Among the recommendations were expanding people-to-people exchanges and staging a business-government conference on economic reform, growth and job creation in the Middle East within the first six months of the new administration.
This is so wrong-headed that it’s breathtaking.
First, it ignores ideology as a motivator. Do you think that the average Hamas or Hezbollah fanatic will stop wanting to rip the throats out of Jews if he’s offered a better job? Was Osama bin Laden motivated by a desire for economic reform?
Second, it ignores that fact that the export of violent extremism is the deliberate policy of some Muslim nations (e.g., Iran and Syria). Iran’s support for Hezbollah — which has been called the “foreign legion of the Iranian Revolutionary Guard” — as well as Hamas, has institutionalized extremism and terrorism.
And third, it ignores reality. Will Ahmadinejad agree to stop building the weapons with which he plans to become a regional superpower as a result of promises to build maquiladoras in his country? Can we afford to bribe Bashar al-Assad better than Ahmadinejad can?
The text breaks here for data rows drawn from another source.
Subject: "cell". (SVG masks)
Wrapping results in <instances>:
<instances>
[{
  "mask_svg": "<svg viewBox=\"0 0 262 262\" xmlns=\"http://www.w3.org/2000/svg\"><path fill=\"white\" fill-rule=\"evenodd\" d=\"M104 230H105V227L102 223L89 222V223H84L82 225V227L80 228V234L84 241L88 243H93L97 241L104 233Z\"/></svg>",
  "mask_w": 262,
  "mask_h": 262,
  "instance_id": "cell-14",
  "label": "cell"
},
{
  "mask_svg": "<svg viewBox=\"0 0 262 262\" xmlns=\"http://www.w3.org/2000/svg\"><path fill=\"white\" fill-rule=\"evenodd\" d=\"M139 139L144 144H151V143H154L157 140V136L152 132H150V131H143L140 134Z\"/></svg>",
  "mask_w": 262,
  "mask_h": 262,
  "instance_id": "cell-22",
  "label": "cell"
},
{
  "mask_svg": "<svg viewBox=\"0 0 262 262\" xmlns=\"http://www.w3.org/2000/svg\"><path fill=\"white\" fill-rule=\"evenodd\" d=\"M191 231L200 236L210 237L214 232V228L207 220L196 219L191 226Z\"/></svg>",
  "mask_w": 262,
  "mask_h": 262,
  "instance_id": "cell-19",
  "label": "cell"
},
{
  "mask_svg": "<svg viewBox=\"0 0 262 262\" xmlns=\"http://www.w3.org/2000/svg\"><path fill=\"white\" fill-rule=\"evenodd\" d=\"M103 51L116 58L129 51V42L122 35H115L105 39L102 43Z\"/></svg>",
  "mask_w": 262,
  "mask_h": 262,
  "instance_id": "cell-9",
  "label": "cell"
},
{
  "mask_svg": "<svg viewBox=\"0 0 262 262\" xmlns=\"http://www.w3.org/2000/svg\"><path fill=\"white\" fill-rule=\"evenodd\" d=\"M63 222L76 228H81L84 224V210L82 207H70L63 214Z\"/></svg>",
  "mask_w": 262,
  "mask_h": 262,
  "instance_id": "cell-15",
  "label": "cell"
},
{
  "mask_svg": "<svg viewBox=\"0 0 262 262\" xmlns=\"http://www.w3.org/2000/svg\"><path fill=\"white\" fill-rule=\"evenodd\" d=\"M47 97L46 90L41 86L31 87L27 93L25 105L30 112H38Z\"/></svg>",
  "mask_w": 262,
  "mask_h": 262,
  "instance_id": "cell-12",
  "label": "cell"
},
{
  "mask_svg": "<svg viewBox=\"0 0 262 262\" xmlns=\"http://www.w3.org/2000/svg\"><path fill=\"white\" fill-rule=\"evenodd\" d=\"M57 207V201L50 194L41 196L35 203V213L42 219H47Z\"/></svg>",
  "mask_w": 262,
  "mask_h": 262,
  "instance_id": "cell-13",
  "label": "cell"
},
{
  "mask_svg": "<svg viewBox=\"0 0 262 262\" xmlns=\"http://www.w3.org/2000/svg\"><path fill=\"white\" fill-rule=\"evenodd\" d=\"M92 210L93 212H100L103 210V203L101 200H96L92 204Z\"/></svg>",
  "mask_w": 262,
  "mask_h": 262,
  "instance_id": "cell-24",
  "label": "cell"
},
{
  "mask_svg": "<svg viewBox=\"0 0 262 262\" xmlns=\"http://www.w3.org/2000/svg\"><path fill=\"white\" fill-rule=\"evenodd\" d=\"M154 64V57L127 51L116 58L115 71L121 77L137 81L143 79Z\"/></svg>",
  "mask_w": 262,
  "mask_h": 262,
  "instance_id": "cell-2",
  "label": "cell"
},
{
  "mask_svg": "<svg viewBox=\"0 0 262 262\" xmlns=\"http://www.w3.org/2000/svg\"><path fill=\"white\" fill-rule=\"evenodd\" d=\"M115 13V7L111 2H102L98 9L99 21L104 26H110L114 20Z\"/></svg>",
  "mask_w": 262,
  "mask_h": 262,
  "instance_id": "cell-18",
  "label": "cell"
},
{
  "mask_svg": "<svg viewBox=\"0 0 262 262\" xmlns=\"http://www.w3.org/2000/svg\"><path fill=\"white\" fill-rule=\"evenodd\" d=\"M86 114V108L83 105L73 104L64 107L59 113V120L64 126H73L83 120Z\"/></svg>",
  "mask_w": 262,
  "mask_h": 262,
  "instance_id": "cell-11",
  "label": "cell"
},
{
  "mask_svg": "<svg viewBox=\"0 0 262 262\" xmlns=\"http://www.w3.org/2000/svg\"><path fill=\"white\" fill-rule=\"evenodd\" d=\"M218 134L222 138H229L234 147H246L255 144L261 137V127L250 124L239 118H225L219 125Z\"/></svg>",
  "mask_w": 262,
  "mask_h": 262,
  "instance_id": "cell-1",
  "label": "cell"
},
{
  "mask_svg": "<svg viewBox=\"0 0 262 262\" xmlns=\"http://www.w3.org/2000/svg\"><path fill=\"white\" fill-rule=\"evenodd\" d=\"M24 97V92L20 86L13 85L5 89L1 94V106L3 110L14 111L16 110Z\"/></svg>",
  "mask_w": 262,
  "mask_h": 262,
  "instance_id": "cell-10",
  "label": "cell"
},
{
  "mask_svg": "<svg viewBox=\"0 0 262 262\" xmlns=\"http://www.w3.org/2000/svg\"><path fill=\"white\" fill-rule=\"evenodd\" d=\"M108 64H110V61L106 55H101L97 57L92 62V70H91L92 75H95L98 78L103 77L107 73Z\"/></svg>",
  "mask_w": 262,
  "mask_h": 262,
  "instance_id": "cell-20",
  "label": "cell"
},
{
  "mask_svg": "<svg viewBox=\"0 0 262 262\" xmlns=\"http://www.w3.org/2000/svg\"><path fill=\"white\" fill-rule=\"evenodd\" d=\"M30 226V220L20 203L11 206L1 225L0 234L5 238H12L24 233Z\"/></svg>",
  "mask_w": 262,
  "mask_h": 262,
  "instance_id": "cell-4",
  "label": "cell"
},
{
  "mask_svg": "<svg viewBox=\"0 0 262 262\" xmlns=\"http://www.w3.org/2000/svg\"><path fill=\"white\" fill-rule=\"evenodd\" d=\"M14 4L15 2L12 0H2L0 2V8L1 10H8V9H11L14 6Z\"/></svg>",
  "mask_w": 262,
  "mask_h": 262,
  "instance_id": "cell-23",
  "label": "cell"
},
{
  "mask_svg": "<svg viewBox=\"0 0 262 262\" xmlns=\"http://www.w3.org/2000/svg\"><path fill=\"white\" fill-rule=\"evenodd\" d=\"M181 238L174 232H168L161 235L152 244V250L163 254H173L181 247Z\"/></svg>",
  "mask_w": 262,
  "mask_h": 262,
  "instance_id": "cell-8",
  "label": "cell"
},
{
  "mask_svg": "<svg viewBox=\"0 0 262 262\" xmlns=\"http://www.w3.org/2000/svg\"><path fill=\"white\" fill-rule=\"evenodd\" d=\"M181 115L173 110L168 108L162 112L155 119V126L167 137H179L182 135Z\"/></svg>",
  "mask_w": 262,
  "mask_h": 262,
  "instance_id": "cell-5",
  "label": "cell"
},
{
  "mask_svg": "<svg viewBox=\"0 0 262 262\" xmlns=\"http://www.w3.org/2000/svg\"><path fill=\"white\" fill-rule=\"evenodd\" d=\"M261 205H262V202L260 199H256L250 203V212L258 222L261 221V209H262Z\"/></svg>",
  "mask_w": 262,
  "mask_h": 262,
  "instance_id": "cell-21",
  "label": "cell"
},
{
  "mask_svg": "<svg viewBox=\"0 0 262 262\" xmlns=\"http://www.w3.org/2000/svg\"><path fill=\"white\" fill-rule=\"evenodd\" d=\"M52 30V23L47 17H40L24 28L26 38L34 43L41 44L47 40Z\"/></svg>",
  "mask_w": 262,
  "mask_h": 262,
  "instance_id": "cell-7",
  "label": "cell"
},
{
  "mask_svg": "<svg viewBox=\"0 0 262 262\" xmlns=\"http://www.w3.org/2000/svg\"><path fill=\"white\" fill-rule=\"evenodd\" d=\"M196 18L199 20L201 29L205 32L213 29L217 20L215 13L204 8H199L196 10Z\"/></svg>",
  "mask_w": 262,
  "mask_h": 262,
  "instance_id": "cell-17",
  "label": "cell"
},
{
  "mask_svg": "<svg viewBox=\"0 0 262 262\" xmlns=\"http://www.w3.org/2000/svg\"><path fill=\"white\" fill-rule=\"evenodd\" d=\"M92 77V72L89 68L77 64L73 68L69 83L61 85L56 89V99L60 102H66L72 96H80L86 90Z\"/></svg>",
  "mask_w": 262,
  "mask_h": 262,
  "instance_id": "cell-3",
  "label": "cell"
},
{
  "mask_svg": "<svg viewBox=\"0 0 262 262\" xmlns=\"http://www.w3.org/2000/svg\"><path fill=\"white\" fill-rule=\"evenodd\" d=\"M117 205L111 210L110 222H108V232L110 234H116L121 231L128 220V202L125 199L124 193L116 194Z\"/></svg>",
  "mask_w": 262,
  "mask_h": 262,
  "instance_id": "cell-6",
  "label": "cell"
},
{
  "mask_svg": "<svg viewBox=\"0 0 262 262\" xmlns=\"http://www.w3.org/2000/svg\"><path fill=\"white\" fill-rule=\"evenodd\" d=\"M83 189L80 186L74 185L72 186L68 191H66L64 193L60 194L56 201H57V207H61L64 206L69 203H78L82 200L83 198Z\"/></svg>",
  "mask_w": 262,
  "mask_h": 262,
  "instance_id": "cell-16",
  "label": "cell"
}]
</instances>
The full report can be found here; it is being released today before the foreign policy debate between John McCain and Barack Obama to beheld Friday and includes a “Call to Action” for the next President.
The 34 signatories include 11 Muslim-Americans including Ingrid Mattson, President of the Islamic Society of North America [ISNA], as well as former Secretary of State Madeleine Albright, President/CEO of the American Petroleum Institute Red Caveney, and Stephen Heintz, President of the Rockefeller Brothers Fund, one of the major funders of the project.
This document is 170 pages of nonsense masquerading as serious policy analysis, whose goal is to replace opposition to Iranian and Palestinian goals with appeasement and bribes (which will be accepted and ineffectual, as always).